**QUESTIONS:**
1 – Transcribe the passage on the khelper workqueue from "Now khelper also" up to and including "as requesting modules.".
2 – In the passage on the khelper workqueue, which two special properties of khelper are described as not needed?

**SOURCE DOCUMENT:**

——————

We need to launch the usermodehelper kernel threads with the widest
affinity and this is partly why we use khelper. This workqueue has
unbound properties and thus a wide affinity inherited by all its
children.

Now khelper also has special properties that we aren't much interested
in: ordered and singlethread. There is really no need about ordering as
all we do is creating kernel threads. This can be done concurrently.
And singlethread is a useless limitation as well.

The workqueue engine already proposes generic unbound workqueues that
don't share these useless properties and handle well parallel jobs.

The only worrysome specific is their affinity to the node of the current
CPU. It's fine for creating the usermodehelper kernel threads but those
inherit this affinity for longer jobs such as requesting modules.

——————

**DATA PROVIDED:**
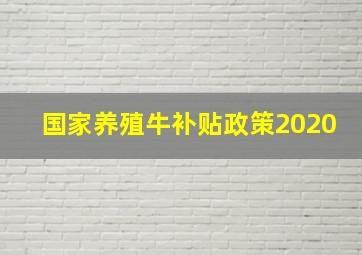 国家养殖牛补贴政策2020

——————

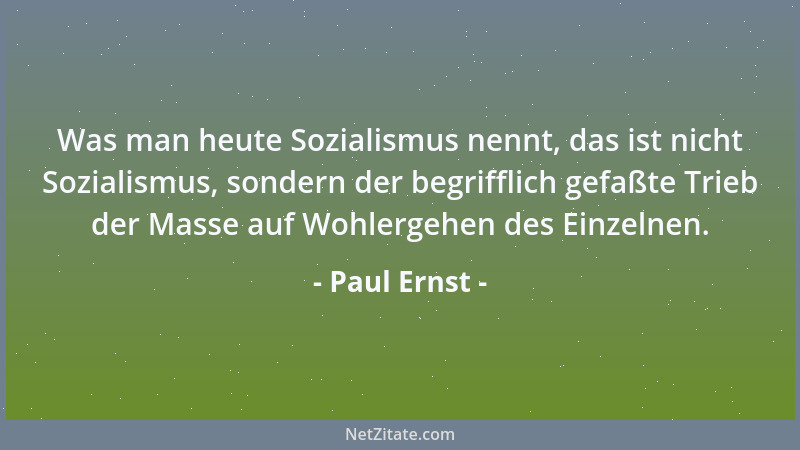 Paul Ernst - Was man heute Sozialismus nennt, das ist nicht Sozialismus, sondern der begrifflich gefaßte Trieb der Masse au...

——————

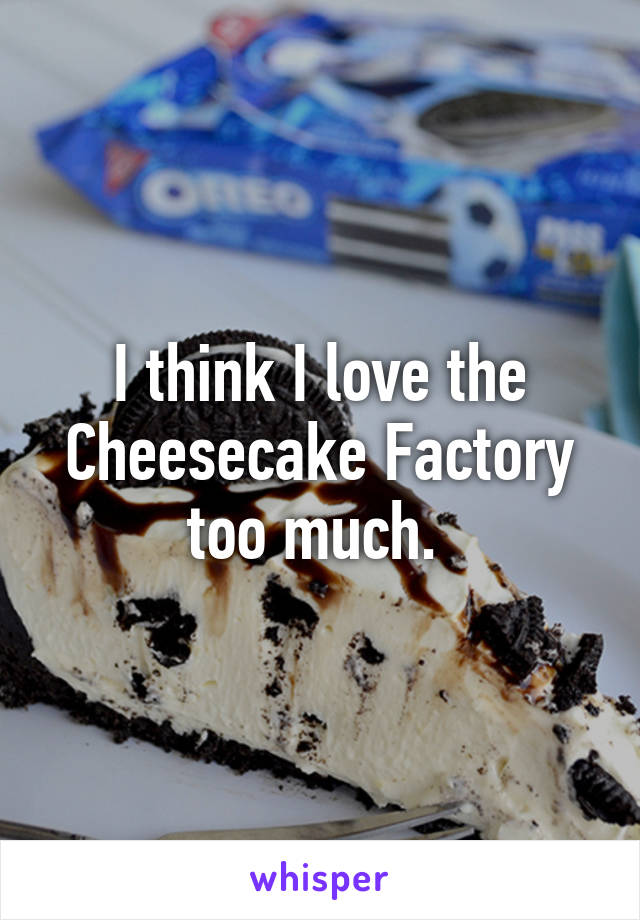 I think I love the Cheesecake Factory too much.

——————

**RESPONSES PER TASK:**
1 –
Now khelper also has special properties that we aren't much interested
in: ordered and singlethread. There is really no need about ordering as
all we do is creating kernel threads. This can be done concurrently.
And singlethread is a useless limitation as well.

The workqueue engine already proposes generic unbound workqueues that
don't share these useless properties and handle well parallel jobs.

The only worrysome specific is their affinity to the node of the current
CPU. It's fine for creating the usermodehelper kernel threads but those
inherit this affinity for longer jobs such as requesting modules.

2 – Ordered and singlethread.